Strange Correlations with Opiod Use

Inspire.com Opioid Information Thread – User “Seshet” – Aug 2019

This is “Seshet’s” ongoing thread that’s very similar to what I do here: finding and reporting on the latest opioid-related articles. He’s a self-described “math nerd” with a scientific background, so his analysis of these articles is based on hard facts, not sentiments or speculation.

More fascinating research from NIDA. Seems that drug initiation is seasonal.

For more such “spurious correlations” see a previous post of that very name which a list of countless correlations of completely unrelated variables: “Spurious Correlations“.

3 thoughts on “Strange Correlations with Opiod Use

  1. Kathy C

    Yeah, some of them made some scary headlines. It seems Summer vacation is a time for people to initiate drug use, since they have time on their hands, and no school. These oddball correlations make attention getting headlines even if they are meaningless or counter productive.
    They use this stuff to do in-content marketing too, they make nice conversation starters on websites for alternative practitioners who view the epidemic of despair, pain and addiction as good ways to market their business.

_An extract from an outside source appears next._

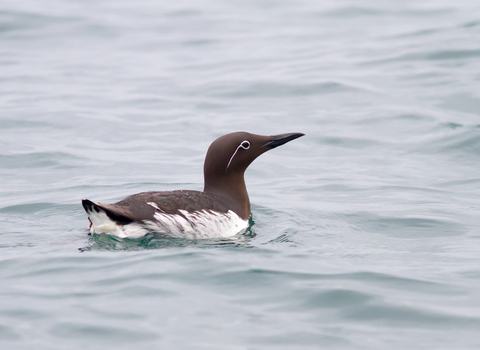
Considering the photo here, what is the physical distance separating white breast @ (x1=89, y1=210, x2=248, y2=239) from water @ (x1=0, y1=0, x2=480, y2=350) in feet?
0.39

    Check this out! https://www.rawstory.com/2019/08/shouldnt-there-be-a-law-against-reckless-opioid-sales-turns-out-there-is/

    “In 2011, then-DEA administrator Michele Leonhart testified before a Senate judiciary subcommittee that the agency was increasing its investigations of doctors and pharmacists who illegally diverted controlled substances. What I believe the DEA missed was that the manufacturers and distributors of opioids had gone rogue.”

    The DEA went after patients, physician and pharmacists, even though it was the manufacturers and distributors who were breaking the law and supplying the black market. They were not allowed to enforce the law, the big corporations made sure of that.

    Liked by 1 person

    Reply
    1. Zyp Czyk Post author

      I always suspected the diversion was happening in the supply chain where thousands of pills are sent from the distributors. Just a few pills stolen from medicine cabinets cannot account for the huge volume of pills that were available on the streets.

      They are going after the tiniest part of the problem (doctors & patients) instead of going after the huge corporate distributers shipping in volume.